F. Ziemssen, M. Völker, K. U. Bartz-Schmidt, F. Gelisken; Two-Year Experience of Sequential Therapy With Laser Photocoagulation and Intravitreal Bevacizumab for Extrafoveal Choroidal Neovascularization. Invest. Ophthalmol. Vis. Sci. 2010;51(13):2800.
Download citation file:
© ARVO (1962-2015); The Authors (2016-present)
To evaluate the 24 months efficacy and safety of sequential intravitreal bevacizumab and laser photocoagulation for extrafoveal choroidal neovascularisation (CNV).
In this retrospective interventional pilot study, 9 eyes of 9 consecutive patients were treated with intravitreal bevacizumab (1.25 mg) one week after the laser photocoagulation of the extrafoveal well-defined CNV lesions. Intravitreal bevacizumab was repeated three times at 6-week intervals and thereafter if leakage was seen on the fluorescein angiography. Best corrected visual acuity (BVCA), fluorescein angiography and optical coherence tomography was performed at baseline and at 3 months follow-up visits. Primary outcomes were the BCVA and central retinal thickness (CRT).
In all patients (median age 74.7 years) a follow-up period of 24 months was available and the CNV was secondary to age-related macular degeneration. The average number of bevacizumab treatments fell from 3.6 injections (95%-CI: 2.9-4.2) during the first year to 1.7 retreatments (95%-CI: 0.0-3.4) after 12 months. Following the strict retreatment criteria, 5 of 9 patients did not receive any additional treatments in the second year. The mean logMAR BCVA was 0.34 at baseline and remained 0.29 between the 12-months and 24-months examination, respectively (P=0.677). Mean CRT decreased significantly from 223µm (baseline) to 179µm (12 month) and 163µm (24 month, P=0.03). The anatomic response was independent of the baseline acuity (Pearson coefficient: 0.529, P=0.14).

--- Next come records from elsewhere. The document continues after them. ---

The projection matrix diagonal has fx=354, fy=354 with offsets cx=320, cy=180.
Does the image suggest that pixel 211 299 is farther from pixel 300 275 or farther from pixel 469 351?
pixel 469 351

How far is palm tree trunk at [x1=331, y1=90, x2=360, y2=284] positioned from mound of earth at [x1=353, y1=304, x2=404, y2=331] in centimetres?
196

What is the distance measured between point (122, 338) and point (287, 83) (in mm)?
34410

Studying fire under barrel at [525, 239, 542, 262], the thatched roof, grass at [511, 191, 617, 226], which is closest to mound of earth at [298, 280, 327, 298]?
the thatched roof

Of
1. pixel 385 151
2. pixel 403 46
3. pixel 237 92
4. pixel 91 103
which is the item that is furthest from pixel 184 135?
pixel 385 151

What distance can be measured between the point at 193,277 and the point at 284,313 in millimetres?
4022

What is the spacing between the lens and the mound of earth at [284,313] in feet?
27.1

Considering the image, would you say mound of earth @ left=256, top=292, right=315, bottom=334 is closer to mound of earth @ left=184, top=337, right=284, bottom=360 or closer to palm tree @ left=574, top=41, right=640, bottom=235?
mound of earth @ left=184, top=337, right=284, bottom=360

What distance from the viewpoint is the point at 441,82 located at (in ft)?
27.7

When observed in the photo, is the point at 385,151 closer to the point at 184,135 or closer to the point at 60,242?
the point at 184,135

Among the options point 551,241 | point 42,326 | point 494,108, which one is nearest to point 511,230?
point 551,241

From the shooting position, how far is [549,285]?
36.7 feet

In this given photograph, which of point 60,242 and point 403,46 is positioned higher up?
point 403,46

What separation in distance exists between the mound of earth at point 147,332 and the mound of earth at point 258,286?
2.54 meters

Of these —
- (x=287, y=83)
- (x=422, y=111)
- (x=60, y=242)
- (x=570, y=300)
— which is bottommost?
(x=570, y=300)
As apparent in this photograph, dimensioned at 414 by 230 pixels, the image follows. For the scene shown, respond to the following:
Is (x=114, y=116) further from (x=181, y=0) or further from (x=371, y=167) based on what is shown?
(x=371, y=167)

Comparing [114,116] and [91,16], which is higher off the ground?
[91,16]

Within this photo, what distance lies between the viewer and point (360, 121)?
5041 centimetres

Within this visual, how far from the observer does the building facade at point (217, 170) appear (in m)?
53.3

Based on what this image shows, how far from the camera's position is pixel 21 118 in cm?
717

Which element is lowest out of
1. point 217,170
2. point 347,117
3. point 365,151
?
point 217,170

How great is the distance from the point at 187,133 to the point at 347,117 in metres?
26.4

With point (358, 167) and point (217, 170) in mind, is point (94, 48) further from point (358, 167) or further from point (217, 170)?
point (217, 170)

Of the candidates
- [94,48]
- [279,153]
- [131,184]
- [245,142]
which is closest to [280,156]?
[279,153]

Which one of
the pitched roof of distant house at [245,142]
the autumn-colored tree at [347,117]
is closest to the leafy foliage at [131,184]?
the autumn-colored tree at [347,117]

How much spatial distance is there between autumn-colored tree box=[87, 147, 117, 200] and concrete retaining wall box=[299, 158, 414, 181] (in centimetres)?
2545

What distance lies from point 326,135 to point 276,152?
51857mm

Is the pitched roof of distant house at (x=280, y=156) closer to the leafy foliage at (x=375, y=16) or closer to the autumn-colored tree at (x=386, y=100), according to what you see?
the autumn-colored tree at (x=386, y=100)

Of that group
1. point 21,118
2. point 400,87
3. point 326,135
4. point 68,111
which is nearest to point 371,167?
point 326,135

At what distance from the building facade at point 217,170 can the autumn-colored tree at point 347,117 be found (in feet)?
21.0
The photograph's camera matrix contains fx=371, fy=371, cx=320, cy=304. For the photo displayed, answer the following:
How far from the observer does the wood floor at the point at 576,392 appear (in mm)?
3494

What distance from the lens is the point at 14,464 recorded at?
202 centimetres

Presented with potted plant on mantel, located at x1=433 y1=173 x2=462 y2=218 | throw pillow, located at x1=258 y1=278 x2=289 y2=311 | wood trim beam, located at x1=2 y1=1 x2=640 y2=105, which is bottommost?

Two year results indicate that intravitreal bevacizumab in combination with laser photocoagulation is well tolerated. The necessity of retreatment and the recurrence rate do not seem to considerably differ from the reported response of subfoveal CNV to mono-therapy. It is not obvious that the combined laser treatment might enhance the outcome in extrafoveal well-defined CNV secondary to AMD. Larger controlled studies are needed for identify the potential of sequential laser photocoagulation and intravitreal bevacizumab injection for the treatment of extrafoveal CNV.